::: Document segment :::
Public Lab Research note

Pierre's plastic Picavet

by cfastie | April 15, 2014 16:19 15 Apr 16:19 | #10311 | #10311

I have been positioning the Redstone Rig as an upgrade to the soda bottle rig for holding cameras for aerial photography. By itself, the Redstone Rig allows easier mounting of the camera, more reliable aiming of the camera, better access to the camera controls and LCD, and modular attachment to different suspension systems.

A Redstone Rig suspended from a kite line by a Picavet system.

When the Redstone Rig is paired with a Picavet suspension system, there are additional advantages. The Picavet system was first described by Pierre Picavet in 1912, but was little used until its rediscovery was described in a 1988 article. It is now the most popular camera suspension system for kite aerial photographers. The Picavet has two points of attachment to the kite line and thereby reduces swaying along the axis of the line. The suspension has four points of attachment on the camera rig, and thereby greatly reduces rotation, or spinning, of the rig. The suspension lines slide freely through the four attachment points, and this allows the hanging mass of the rig to keep itself level even as the angle of the kite line varies. This combination of damping and leveling provides a much smoother flight in typical kiting conditions, and results in more photos of the intended subject and much less motion blur.

Sketchup was used to design the cross. The star on top allows the shaft to be locked in eight positions to aim the camera.

The Picavet cross I designed for 3D printing is about 8.5 inches long. It has a long and a short dimension, and the rig tends to be more stable when the long arm is perpendicular to the kite line. A short shaft below the cross serves as a moment arm to help the mass of the camera level the rig. The shaft attaches quickly to the Redstone Rig with two cotter pins. A star of slots at the center of the cross allows the rig to be pointed in any one of eight directions for aiming oblique photos.
::: Information shown :::
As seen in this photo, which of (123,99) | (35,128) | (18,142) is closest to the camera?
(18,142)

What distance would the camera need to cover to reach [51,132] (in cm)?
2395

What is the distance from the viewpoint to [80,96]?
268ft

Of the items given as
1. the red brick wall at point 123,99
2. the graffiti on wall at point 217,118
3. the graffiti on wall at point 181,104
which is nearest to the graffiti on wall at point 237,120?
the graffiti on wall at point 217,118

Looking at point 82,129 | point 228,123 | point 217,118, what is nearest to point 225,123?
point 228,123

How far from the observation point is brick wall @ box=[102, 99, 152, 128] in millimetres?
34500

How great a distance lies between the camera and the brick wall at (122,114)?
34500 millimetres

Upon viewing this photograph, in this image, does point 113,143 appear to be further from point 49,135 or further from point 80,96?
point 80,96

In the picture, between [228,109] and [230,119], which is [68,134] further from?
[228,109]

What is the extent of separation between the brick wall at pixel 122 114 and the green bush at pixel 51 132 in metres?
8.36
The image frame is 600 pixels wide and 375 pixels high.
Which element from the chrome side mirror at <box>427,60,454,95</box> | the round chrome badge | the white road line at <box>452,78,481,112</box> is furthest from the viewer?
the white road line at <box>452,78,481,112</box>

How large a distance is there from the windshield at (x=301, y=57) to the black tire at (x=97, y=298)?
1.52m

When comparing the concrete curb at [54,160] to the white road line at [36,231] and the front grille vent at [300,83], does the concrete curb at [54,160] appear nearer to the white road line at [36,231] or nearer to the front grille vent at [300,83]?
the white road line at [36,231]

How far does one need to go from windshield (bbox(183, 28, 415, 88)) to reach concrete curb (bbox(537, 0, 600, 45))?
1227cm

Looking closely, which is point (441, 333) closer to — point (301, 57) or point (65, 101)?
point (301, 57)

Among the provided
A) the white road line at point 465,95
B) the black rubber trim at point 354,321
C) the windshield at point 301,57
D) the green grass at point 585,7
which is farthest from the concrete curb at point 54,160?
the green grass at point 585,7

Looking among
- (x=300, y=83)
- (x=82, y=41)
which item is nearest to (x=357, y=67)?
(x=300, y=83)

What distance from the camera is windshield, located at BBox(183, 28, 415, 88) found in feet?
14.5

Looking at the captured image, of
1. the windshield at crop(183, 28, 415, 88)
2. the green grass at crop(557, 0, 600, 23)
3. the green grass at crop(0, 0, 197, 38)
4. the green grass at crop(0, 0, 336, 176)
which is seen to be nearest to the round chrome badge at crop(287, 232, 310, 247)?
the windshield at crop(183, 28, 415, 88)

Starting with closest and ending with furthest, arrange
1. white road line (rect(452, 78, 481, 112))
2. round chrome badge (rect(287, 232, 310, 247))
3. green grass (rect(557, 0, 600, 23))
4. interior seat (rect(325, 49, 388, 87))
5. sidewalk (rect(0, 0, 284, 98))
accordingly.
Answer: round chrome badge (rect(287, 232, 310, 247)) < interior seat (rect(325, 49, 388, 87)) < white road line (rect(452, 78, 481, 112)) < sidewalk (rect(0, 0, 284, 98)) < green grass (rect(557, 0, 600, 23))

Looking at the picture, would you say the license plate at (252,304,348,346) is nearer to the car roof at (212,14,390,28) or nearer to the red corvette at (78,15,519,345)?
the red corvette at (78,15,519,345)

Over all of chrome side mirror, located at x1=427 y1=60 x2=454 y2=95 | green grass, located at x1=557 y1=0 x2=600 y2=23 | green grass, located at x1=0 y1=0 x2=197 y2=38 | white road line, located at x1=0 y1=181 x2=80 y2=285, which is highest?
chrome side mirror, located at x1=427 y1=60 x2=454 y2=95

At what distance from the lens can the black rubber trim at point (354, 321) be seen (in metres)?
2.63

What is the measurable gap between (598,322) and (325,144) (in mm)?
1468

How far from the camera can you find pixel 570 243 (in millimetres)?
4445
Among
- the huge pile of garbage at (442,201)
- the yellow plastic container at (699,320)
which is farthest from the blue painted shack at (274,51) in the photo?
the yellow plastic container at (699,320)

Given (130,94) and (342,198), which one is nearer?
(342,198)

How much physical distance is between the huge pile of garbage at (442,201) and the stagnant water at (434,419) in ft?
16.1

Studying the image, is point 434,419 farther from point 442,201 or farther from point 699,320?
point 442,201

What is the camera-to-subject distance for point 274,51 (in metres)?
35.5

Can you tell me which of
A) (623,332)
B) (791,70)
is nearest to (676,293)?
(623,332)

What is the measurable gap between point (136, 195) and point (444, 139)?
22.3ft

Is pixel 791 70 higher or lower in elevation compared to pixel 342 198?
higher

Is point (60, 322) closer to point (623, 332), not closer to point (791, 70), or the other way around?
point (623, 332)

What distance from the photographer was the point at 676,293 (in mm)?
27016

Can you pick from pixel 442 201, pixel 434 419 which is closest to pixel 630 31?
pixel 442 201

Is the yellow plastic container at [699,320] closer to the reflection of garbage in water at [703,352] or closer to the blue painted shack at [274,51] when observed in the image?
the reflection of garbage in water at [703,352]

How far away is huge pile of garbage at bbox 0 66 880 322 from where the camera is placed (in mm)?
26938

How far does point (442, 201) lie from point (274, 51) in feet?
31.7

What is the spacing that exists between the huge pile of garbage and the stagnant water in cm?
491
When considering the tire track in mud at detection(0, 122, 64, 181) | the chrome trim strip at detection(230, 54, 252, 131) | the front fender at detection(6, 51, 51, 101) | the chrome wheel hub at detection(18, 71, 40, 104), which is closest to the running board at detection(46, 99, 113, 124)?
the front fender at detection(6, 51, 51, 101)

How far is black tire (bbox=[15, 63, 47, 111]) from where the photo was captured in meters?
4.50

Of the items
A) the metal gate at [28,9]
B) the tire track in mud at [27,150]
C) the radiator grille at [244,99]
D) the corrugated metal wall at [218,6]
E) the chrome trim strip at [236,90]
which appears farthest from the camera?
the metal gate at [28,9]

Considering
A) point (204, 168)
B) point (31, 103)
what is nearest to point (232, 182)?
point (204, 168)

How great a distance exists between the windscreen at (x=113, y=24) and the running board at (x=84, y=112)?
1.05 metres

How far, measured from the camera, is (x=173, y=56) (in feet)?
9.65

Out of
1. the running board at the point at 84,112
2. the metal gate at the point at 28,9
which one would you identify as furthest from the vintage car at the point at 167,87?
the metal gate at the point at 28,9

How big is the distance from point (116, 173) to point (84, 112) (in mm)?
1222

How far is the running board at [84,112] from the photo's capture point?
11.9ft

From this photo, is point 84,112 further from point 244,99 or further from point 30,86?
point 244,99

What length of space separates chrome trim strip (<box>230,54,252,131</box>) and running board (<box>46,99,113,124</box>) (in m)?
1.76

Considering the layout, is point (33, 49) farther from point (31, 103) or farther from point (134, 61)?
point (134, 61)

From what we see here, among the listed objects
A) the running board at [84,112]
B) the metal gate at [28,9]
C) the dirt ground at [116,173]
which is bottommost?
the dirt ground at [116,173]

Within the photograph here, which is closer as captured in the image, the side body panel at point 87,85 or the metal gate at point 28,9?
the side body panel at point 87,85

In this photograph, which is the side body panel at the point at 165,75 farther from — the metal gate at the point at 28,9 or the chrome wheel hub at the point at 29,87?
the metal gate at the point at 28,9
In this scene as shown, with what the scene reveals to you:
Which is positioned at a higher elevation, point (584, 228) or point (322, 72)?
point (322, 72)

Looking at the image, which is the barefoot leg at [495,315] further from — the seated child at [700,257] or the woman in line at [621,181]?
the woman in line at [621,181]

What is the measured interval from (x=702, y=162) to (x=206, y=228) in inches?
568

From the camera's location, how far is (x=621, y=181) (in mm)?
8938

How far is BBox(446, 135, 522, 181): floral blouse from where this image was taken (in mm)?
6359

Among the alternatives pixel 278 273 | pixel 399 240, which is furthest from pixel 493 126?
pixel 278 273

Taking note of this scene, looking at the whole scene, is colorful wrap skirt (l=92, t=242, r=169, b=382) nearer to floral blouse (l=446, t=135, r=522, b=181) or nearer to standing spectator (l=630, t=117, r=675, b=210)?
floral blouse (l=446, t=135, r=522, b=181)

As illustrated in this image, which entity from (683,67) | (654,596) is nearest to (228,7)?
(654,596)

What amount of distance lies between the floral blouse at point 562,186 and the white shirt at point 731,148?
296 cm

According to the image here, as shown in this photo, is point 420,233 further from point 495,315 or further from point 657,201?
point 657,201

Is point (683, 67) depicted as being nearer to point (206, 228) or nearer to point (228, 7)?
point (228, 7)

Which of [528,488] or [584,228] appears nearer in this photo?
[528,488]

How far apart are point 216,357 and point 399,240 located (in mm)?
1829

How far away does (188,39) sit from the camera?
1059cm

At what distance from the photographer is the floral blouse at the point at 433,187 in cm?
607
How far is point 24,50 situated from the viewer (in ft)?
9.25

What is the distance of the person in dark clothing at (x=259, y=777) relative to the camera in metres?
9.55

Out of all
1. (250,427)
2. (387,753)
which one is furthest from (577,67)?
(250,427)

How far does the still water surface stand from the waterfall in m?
:::
> _Exercise requirements_:
1) Repeat the passage of the Picavet note between "I have been" and "different suspension systems.", inclusive.
2) Carry on writing the Picavet note, starting right after its last sentence.
The rows are separate material and not part of the Picavet note.

> _Results by task_:
1)
I have been positioning the Redstone Rig as an upgrade to the soda bottle rig for holding cameras for aerial photography. By itself, the Redstone Rig allows easier mounting of the camera, more reliable aiming of the camera, better access to the camera controls and LCD, and modular attachment to different suspension systems.

2)
The Picavet Kit includes the 3D printed cross and all the hardware to assemble the system and attach it to a kite line.

Files to print your own Picavet cross are available for free download at Thingiverse. Tips for printing are here. A kit of the required hardware for building the system is available at the KAPtery, and a complete kit including the 3D printed Picavet cross is available. A parts list and assembly instructions are also available.

I just manufactured a bunch of these laminated carbon fiber shafts which will be included in the full Picavet Kits.

Assembling the kit originally required lots of epoxy and some careful drilling to make the 12 cm laminated carbon shaft. I have made several of these and am now including them ready to go in the full Picavet kit. Assembly now involves mostly screwing in four eyebolts and threading the Picavet line. The $10 hardware kit (without the 3D printed cross) still has the parts for the shaft and requires gluing and drilling.


I've tried printing this rig a few times now and every time, now matter how I set it up first, it always comes out at about a quarter inch? I've tried rescaling it in Sketchup, and Tinkercad plus in Repetier and Cura. I always make sure to convert to Millimeters first and ensure it fits on my build plate. Yet it always comes out like it was designed for Smurf Kites...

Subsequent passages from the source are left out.